§ **Description of the task**
Go through the records and report each line in which the word "running" occurs.

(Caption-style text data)
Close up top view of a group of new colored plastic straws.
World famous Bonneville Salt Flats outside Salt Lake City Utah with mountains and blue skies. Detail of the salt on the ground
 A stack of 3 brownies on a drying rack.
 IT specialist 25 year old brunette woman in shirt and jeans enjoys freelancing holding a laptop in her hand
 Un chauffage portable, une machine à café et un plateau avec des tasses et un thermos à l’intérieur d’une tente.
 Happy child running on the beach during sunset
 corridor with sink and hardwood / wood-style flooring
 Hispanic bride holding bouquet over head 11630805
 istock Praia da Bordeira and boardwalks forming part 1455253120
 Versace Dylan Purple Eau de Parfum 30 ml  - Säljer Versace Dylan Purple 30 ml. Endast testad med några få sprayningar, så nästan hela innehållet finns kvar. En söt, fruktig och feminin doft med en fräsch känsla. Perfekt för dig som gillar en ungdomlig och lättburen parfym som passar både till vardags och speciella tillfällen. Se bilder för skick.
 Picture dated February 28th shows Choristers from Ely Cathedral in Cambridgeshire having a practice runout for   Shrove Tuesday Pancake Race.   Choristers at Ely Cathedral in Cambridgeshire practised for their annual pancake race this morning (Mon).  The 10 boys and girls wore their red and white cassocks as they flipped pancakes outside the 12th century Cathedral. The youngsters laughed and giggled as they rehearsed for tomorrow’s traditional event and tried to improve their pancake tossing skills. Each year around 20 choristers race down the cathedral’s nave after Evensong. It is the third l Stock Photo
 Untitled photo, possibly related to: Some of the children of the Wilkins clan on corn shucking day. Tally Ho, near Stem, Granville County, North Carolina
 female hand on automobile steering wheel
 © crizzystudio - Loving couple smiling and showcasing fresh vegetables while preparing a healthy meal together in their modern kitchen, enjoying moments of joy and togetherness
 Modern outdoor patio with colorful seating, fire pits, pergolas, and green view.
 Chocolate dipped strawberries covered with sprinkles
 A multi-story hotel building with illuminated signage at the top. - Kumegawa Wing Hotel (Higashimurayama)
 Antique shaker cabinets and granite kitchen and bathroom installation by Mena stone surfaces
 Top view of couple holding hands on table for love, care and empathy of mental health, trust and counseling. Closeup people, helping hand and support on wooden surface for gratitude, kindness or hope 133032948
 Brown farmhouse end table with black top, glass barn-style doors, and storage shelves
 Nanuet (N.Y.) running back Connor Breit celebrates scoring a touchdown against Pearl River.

§ **Answer box**
 Happy child running on the beach during sunset
 Nanuet (N.Y.) running back Connor Breit celebrates scoring a touchdown against Pearl River.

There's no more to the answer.